Queen Victoria had been an extremely creative child, with a flair for the arts that became evident early. She retained this creativity throughout her life, and applied it to more than just the arts. In an era where the world was expected to be British, she famously hired an Indian to teach her to speak Hindi and Urdu as a means to better understand her far flung subjects.
Ability to inspire
Queen Victoria had been the reigning monarch for less than two years when she married the love of her life, Prince Albert of Saxe-Coburg and Gotha. She had not yet had time to convince a doubting public that she would be a far better monarch than the less than successful previous two monarchs, her uncles George IV and William IV. Never-the-less, when her majesty kicked tradition to the curb and chose to wear white at her wedding it kicked off a tradition that has lasted ever since. Her frequent depictions in family photos launched family portraits to the forefront of family rooms everywhere. Victoria was nothing short of a trendsetter.

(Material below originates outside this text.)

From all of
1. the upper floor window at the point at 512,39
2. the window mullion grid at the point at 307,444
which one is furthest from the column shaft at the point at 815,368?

When Queen Victoria took the throne she was in uncharted waters. Though her grandfather had reigned with only some limits to his power, during the reign of her immediate predecessors the throne had been rendered to little more than a figurehead. The last queen to sit the throne had done so over 100 years earlier. With little precedent or guidance to go on, Victoria crafted the modern understanding of the royal family. From the details of her coronation to the careful neutrality she maintained in regards to party, the method of limited rule she created is still practiced. Her latest successor, Queen Elizabeth II, has even publically stated she will be following Victoria’s precedent by not marking the moment she finally overtakes Victoria as England’s longest reigning monarch, as Victoria had done by not making a tizzy about exceeding the length of George III’s reign.
Looking over these elements, and how Queen Victoria exemplified them the conclusion is clear. In a time when the Monarchy first had to adapt to having been essentially stripped of any real power, Victoria retained leadership in England. She did so, not by some divine right or reliance on law, but through fully embracing her role as the monarch and exercising the best characteristics of a leader. In so doing she not only lived as the longest reigning British monarch, but gave her name to everything 19th century British in the minds of those generations that were to follow.